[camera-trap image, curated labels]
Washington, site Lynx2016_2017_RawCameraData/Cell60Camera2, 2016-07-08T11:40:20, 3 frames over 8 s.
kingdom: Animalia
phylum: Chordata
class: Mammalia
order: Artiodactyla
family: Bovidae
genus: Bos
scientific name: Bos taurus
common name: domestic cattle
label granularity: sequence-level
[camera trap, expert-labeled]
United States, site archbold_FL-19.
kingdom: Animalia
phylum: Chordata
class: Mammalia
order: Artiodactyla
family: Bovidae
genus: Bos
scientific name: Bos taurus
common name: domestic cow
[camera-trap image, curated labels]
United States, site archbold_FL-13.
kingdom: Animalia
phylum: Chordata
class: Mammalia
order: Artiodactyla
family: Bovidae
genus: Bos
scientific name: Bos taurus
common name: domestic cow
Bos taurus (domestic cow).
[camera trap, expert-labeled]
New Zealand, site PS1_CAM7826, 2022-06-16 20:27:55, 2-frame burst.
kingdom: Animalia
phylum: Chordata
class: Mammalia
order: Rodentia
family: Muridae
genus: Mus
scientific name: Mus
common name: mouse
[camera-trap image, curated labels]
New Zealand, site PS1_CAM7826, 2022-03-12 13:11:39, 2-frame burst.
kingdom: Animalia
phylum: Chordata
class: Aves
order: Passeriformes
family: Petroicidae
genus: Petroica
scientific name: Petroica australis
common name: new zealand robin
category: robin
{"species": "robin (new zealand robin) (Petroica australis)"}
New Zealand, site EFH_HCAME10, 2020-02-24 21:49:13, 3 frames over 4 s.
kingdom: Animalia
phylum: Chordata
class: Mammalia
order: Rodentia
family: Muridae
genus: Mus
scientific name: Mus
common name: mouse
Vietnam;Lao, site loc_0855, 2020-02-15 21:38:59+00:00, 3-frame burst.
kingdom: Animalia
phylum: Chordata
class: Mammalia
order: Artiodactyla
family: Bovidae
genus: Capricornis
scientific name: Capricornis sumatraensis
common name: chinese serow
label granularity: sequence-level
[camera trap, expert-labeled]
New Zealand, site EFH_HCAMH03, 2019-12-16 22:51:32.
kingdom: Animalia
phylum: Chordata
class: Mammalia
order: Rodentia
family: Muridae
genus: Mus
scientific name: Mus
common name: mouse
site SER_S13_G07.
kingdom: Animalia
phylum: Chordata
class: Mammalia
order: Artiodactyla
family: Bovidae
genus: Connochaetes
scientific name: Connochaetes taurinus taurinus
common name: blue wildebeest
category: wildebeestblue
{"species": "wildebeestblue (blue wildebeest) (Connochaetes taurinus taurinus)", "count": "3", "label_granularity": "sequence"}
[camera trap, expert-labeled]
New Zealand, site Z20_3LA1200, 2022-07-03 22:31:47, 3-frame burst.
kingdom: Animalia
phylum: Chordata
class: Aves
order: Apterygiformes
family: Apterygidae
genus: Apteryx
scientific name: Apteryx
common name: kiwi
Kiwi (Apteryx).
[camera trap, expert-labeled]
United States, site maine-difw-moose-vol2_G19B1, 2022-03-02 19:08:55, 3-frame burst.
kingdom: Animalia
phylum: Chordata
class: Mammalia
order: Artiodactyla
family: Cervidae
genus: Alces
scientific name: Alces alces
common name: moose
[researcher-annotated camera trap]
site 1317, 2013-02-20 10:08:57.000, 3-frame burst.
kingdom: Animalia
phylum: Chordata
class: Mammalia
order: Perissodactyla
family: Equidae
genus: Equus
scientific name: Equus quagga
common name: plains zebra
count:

### PROBLEM:
Every record should be retyped so that it matches the original exactly.

### RESULT FOR THIS EXERCISE:
[camera-trap image, curated labels]
Washington, site Lynx2016_2017_RawCameraData/Cell60Camera2, 2016-07-08T11:40:20, 3 frames over 8 s.
kingdom: Animalia
phylum: Chordata
class: Mammalia
order: Artiodactyla
family: Bovidae
genus: Bos
scientific name: Bos taurus
common name: domestic cattle
label granularity: sequence-level
[camera trap, expert-labeled]
United States, site archbold_FL-19.
kingdom: Animalia
phylum: Chordata
class: Mammalia
order: Artiodactyla
family: Bovidae
genus: Bos
scientific name: Bos taurus
common name: domestic cow
[camera-trap image, curated labels]
United States, site archbold_FL-13.
kingdom: Animalia
phylum: Chordata
class: Mammalia
order: Artiodactyla
family: Bovidae
genus: Bos
scientific name: Bos taurus
common name: domestic cow
Bos taurus (domestic cow).
[camera trap, expert-labeled]
New Zealand, site PS1_CAM7826, 2022-06-16 20:27:55, 2-frame burst.
kingdom: Animalia
phylum: Chordata
class: Mammalia
order: Rodentia
family: Muridae
genus: Mus
scientific name: Mus
common name: mouse
[camera-trap image, curated labels]
New Zealand, site PS1_CAM7826, 2022-03-12 13:11:39, 2-frame burst.
kingdom: Animalia
phylum: Chordata
class: Aves
order: Passeriformes
family: Petroicidae
genus: Petroica
scientific name: Petroica australis
common name: new zealand robin
category: robin
{"species": "robin (new zealand robin) (Petroica australis)"}
New Zealand, site EFH_HCAME10, 2020-02-24 21:49:13, 3 frames over 4 s.
kingdom: Animalia
phylum: Chordata
class: Mammalia
order: Rodentia
family: Muridae
genus: Mus
scientific name: Mus
common name: mouse
Vietnam;Lao, site loc_0855, 2020-02-15 21:38:59+00:00, 3-frame burst.
kingdom: Animalia
phylum: Chordata
class: Mammalia
order: Artiodactyla
family: Bovidae
genus: Capricornis
scientific name: Capricornis sumatraensis
common name: chinese serow
label granularity: sequence-level
[camera trap, expert-labeled]
New Zealand, site EFH_HCAMH03, 2019-12-16 22:51:32.
kingdom: Animalia
phylum: Chordata
class: Mammalia
order: Rodentia
family: Muridae
genus: Mus
scientific name: Mus
common name: mouse
site SER_S13_G07.
kingdom: Animalia
phylum: Chordata
class: Mammalia
order: Artiodactyla
family: Bovidae
genus: Connochaetes
scientific name: Connochaetes taurinus taurinus
common name: blue wildebeest
category: wildebeestblue
{"species": "wildebeestblue (blue wildebeest) (Connochaetes taurinus taurinus)", "count": "3", "label_granularity": "sequence"}
[camera trap, expert-labeled]
New Zealand, site Z20_3LA1200, 2022-07-03 22:31:47, 3-frame burst.
kingdom: Animalia
phylum: Chordata
class: Aves
order: Apterygiformes
family: Apterygidae
genus: Apteryx
scientific name: Apteryx
common name: kiwi
Kiwi (Apteryx).
[camera trap, expert-labeled]
United States, site maine-difw-moose-vol2_G19B1, 2022-03-02 19:08:55, 3-frame burst.
kingdom: Animalia
phylum: Chordata
class: Mammalia
order: Artiodactyla
family: Cervidae
genus: Alces
scientific name: Alces alces
common name: moose
[researcher-annotated camera trap]
site 1317, 2013-02-20 10:08:57.000, 3-frame burst.
kingdom: Animalia
phylum: Chordata
class: Mammalia
order: Perissodactyla
family: Equidae
genus: Equus
scientific name: Equus quagga
common name: plains zebra
count:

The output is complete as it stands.